Huntingtin: a new player in the DNA repair arsenal

Written by Dr. Ambika Tewari Edited by Dr. Mónica Bañez-Coronel

Mutations in the Huntingtin protein impair DNA repair causing significant DNA damage and altered gene expression

Our genome houses the entirety of our genetic material which contains the instructions for making the proteins that are essential for all processes in the body. Each cell within our body, from skin cells that provide a crucial protective barrier, immune cells that protect us from invading species and brain cells that allow us to perceive and communicate with the world contains genetic material. During early development in every mammalian species, there is a massive proliferation of cells that allows the development from a one-cell stage embryo to a functional body containing trillions of cells. For this process to occur efficiently and reliably, the instructions contained in our genetic material need to be precisely transmitted during cell division and its integrity maintained during the cell’s life-span to guarantee its proper functioning.

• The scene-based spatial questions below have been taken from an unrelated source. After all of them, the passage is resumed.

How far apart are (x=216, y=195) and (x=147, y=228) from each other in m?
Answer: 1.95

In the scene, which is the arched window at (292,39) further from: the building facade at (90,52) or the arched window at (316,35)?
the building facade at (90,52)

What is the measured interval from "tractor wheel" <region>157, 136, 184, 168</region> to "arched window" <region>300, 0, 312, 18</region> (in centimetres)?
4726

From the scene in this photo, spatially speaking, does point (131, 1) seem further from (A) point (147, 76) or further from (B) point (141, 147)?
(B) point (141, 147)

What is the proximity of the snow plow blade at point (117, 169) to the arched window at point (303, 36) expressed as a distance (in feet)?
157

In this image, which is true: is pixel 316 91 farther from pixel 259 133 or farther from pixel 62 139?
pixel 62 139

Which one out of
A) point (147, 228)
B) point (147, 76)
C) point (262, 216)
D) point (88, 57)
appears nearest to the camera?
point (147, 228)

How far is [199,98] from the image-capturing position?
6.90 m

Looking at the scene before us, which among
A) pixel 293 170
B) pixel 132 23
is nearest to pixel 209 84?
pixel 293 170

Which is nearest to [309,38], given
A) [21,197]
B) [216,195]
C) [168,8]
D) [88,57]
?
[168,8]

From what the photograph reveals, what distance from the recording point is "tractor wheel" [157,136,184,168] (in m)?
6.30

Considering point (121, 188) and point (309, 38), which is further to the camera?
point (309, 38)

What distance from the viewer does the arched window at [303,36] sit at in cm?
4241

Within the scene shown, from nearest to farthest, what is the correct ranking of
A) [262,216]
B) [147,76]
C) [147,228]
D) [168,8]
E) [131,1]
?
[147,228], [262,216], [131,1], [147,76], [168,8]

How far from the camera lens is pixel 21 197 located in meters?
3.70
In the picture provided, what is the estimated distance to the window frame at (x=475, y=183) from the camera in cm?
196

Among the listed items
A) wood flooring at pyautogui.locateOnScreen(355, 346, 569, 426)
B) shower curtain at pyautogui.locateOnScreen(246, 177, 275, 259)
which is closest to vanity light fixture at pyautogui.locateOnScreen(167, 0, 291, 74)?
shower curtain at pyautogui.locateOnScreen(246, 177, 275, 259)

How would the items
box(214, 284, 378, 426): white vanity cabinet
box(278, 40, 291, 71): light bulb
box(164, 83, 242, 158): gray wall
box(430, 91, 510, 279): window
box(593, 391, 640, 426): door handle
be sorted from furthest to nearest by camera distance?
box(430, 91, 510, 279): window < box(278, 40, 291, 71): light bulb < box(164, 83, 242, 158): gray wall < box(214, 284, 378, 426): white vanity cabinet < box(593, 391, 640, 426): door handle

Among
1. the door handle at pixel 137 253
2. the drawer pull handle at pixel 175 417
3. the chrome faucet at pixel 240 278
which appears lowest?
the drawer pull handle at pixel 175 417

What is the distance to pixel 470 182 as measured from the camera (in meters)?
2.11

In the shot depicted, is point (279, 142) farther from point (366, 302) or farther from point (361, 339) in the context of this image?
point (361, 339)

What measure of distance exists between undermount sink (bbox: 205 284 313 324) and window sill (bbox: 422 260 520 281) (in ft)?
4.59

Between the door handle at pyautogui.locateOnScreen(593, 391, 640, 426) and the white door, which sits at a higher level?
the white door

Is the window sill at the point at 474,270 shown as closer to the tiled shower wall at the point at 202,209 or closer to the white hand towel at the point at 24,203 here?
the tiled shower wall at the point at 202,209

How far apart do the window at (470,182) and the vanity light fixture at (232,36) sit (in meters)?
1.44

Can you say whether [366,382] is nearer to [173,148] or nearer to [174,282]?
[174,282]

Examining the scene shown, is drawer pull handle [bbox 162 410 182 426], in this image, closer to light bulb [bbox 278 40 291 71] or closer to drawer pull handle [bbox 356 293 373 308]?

There are many obstacles that hamper the intricate and highly orchestrated sequence of events during development and aging, causing alterations that can lead to cell dysfunction and disease. Internal and external sources of DNA damage constantly bombard the genome. Examples of external sources include ultraviolet radiation and exposure to chemical agents, while internal sources include cell processes that can arise, for example, from the reactive byproducts of metabolism. Fortunately, nature has evolved a special group of proteins known as DNA damage and repair proteins that act as surveyors to detect erroneous messages. These specialized proteins ensure that damage to the DNA molecules that encode our genetic information is not passed to the new generation of cells during cell division or during the expression of our genes, ultimately protecting our genome. Many genetic disorders are caused by mutations in the genetic material. This leads to a dysfunctional RNA or protein with little or no function (loss of function) or an RNA or protein with an entirely new function (gain of function). Since DNA repair proteins play a crucial role in identifying and targeting mistakes made in the message, it stands to reason that impairment in the DNA repair process might lead to disease. In this study, Rui Gao and colleagues through an extensive collaboration sought to understand the connection between altered DNA repair and Huntington’s disease.

Blue strands of DNA
An artist’s rendering of DNA molecules.